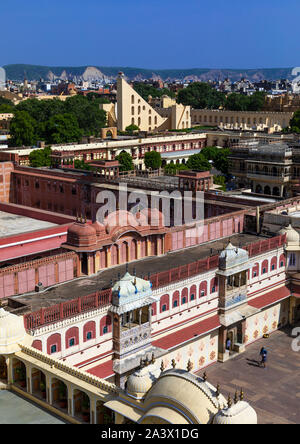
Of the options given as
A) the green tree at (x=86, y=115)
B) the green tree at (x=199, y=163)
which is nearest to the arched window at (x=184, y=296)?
the green tree at (x=199, y=163)

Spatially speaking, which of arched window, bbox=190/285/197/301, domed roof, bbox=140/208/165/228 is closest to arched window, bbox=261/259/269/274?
arched window, bbox=190/285/197/301

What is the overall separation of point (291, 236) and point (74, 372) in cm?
2132

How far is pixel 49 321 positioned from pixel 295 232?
700 inches

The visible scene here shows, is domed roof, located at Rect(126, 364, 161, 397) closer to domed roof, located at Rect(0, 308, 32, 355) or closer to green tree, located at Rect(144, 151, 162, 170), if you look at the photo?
domed roof, located at Rect(0, 308, 32, 355)

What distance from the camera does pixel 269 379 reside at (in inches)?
1159

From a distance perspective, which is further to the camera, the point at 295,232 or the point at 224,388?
the point at 295,232

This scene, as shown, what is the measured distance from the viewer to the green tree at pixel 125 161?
7845 cm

◆ ◆ ◆

### Exercise task
Reproduce every one of the records above word for word, leaving out the pictures.

### Answer to the task
Of the options given as
A) the green tree at (x=86, y=115)
B) the green tree at (x=199, y=163)
which is nearest to the arched window at (x=184, y=296)?
the green tree at (x=199, y=163)

Spatially speaking, which of arched window, bbox=190/285/197/301, domed roof, bbox=140/208/165/228 is closest to arched window, bbox=261/259/269/274?
arched window, bbox=190/285/197/301

What is the overall separation of point (291, 236) and point (74, 372) in cm?
2132

How far is pixel 49 321 positioned from pixel 295 232?
700 inches

The visible scene here shows, is domed roof, located at Rect(126, 364, 161, 397) closer to domed roof, located at Rect(0, 308, 32, 355) or closer to green tree, located at Rect(144, 151, 162, 170), if you look at the photo?
domed roof, located at Rect(0, 308, 32, 355)

What distance from the camera does pixel 269 379 reside at (in inches)?
1159

From a distance perspective, which is further to the camera, the point at 295,232 or the point at 224,388?
the point at 295,232

This scene, as shown, what is the measured distance from the viewer to the green tree at pixel 125 161?
7845 cm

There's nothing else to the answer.